§ What you should do
Keep the images out while you retype all of the data exactly.

§ Source data

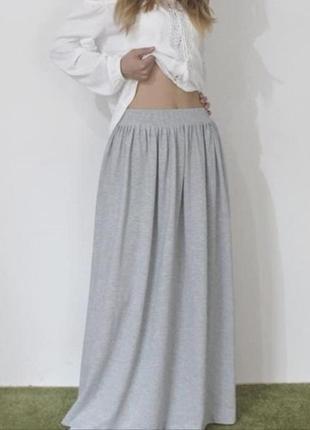 Стильная длинная юбка макси в пол из трикотажа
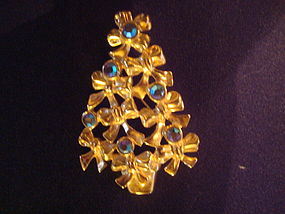 AVON RIBBON & RHINESTONE CHRISTMAS TREE PIN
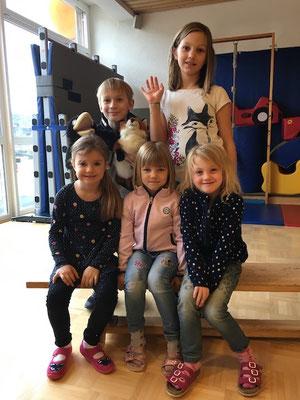 Kinder der 4. Klasse übernehmen eine Gruppe Kindergartenkinder...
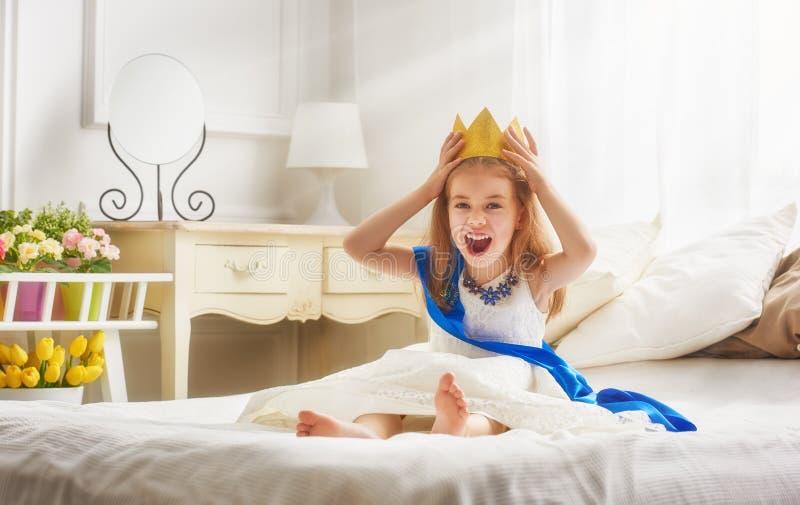 Βασίλισσα στη χρυσή κορώνα στοκ εικόνες με δικαίωμα ελεύθερης χρήσης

§ Answer for the task
 Стильная длинная юбка макси в пол из трикотажа
 AVON RIBBON & RHINESTONE CHRISTMAS TREE PIN
 Kinder der 4. Klasse übernehmen eine Gruppe Kindergartenkinder...
 Βασίλισσα στη χρυσή κορώνα στοκ εικόνες με δικαίωμα ελεύθερης χρήσης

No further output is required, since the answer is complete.